I'll try answering all of those questions:

My usecase for it is to help out with getting automatic debug output out of a 
problematic guest. I run a KVM tools guest which runs the trinity fuzzer within 
it. Once in a while, it finds something which causes the guest to misbehave 
(oops/panic/etc). At that point, the guest hangs there waiting for me to come 
and do something about it. With this device, I could automate that procedure 
and possibly make this entire bug hunting process fully automatic.

Now, I'm aware that this use case is probably not too common out there, but 
since there is a patch which tries to do the but by creating a whole new 
guest-host interface skipping virtio (https://lkml.org/lkml/2012/7/21/14), I 
guess this is useful in the real world as well.

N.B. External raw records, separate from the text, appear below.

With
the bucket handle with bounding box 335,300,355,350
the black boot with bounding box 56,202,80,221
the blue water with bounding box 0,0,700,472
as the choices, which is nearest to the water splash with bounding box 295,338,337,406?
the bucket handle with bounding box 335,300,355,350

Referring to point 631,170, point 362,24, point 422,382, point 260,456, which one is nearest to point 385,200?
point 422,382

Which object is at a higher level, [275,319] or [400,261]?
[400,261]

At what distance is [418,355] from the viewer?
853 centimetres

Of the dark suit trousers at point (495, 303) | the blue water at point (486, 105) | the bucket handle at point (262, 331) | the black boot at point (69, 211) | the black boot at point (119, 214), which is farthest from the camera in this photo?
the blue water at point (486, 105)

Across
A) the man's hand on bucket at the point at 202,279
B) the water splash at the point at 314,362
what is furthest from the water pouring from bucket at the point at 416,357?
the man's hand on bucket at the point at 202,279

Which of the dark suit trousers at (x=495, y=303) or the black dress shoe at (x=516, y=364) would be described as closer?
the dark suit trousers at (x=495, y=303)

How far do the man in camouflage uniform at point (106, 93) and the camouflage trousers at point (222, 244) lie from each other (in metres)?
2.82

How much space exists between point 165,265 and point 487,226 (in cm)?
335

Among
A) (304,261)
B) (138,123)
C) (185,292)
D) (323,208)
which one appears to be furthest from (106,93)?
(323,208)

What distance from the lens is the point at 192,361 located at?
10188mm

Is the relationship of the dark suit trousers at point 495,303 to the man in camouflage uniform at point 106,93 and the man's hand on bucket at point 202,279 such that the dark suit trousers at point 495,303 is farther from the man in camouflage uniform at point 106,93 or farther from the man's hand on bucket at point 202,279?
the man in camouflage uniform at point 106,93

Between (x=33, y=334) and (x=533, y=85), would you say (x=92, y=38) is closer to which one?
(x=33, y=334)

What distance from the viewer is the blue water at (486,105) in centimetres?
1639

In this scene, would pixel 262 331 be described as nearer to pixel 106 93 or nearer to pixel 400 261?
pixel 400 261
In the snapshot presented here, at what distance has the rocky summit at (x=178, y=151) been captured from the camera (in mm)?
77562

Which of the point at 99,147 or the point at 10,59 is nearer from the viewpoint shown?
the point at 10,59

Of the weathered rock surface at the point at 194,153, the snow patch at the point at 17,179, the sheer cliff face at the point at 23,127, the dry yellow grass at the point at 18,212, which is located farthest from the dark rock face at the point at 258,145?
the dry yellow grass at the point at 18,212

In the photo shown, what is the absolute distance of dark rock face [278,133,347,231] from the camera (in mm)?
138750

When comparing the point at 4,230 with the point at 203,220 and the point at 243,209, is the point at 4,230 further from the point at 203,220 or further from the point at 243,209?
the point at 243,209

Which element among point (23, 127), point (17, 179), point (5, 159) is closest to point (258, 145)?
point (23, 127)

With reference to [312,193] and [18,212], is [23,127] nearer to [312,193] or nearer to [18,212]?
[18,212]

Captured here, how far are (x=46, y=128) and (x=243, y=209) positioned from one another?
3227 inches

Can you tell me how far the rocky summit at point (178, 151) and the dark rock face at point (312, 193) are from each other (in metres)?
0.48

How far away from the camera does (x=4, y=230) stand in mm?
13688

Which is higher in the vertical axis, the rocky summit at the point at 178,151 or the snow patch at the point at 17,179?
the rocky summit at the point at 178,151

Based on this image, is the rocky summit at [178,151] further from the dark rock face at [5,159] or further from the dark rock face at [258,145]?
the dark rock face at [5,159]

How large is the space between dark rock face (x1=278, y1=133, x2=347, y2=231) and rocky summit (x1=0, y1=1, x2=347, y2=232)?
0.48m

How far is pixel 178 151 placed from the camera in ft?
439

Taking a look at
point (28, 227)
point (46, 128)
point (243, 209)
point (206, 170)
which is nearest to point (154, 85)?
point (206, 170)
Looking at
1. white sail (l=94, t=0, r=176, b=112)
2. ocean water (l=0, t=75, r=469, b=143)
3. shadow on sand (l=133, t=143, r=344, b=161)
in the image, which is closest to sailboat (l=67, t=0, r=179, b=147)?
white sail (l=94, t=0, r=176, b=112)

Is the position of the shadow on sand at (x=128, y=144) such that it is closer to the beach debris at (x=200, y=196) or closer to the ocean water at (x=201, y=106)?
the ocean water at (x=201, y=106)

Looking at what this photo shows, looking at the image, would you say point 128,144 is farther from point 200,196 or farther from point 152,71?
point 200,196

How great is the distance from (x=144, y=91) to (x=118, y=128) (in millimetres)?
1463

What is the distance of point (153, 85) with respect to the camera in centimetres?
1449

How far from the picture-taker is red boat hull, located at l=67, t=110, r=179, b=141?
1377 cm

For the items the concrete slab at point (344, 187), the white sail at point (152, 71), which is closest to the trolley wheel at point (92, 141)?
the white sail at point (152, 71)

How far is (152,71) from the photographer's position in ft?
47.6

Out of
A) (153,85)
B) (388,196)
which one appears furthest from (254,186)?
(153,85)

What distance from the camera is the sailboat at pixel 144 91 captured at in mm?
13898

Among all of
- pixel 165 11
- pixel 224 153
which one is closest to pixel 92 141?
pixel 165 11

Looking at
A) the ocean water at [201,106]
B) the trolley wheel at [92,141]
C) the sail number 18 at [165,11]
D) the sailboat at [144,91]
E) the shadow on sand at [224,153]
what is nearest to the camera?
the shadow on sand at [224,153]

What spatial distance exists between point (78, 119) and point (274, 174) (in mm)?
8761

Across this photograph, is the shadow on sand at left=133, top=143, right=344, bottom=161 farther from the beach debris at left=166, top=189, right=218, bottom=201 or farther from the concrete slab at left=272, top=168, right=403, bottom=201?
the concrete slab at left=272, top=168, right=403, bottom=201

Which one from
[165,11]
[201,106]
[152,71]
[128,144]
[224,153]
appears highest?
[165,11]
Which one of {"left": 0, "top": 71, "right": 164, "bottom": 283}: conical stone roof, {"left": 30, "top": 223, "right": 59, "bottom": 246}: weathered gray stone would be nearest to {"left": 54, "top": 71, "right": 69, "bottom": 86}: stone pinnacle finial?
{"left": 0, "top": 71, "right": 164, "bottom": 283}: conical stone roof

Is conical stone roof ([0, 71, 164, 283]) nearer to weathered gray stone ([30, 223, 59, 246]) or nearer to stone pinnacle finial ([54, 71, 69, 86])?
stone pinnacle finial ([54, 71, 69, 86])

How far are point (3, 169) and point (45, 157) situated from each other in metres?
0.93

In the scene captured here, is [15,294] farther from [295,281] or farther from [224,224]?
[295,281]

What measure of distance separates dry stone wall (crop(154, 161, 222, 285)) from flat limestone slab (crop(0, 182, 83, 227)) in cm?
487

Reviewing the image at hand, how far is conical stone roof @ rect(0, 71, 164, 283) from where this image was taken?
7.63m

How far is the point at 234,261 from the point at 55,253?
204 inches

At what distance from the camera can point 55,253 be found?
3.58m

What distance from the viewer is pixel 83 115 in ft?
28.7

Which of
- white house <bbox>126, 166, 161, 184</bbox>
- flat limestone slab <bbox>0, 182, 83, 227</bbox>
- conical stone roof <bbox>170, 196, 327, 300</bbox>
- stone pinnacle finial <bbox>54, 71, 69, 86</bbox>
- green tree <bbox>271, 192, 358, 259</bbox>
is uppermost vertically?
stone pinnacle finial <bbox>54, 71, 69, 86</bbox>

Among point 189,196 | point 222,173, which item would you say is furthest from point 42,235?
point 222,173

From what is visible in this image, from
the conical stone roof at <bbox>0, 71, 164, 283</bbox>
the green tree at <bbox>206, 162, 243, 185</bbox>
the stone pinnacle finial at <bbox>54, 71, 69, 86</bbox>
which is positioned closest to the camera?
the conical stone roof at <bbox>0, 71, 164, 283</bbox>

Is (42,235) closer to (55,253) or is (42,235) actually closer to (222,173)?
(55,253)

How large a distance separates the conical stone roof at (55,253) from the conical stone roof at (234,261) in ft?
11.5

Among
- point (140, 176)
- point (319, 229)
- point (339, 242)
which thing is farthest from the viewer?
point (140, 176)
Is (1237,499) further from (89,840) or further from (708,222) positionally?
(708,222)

Regarding the log, there are many ways to have that right now (good old 
serial/virtio-serial/etc), the issue is that I want to be notified of critical 
guest events and grepping the log sounds like the wrong way.

The difference between physical and virtual guest in this regard is by how much 
useful data I can retrieve out of a problem guest rather easily, and by things 
which which can occur as a result of these events (for example, add some memory 
if OOMs are happening frequently - which is not possible on physical hardware).

> Guest watchdog functionality might be useful, but that's simpler to
> implement via a virtio watchdog device, and more effective to implement
> via a host facility that actually pings guest functionality (rather than
> the kernel).

I agree that this echo functionality doesn't really belong in the notifier and 
would probably work better as a separate virtio-watchdog. Would it make sense 
to split this code into a virtio-notifier and virtio-watchdog?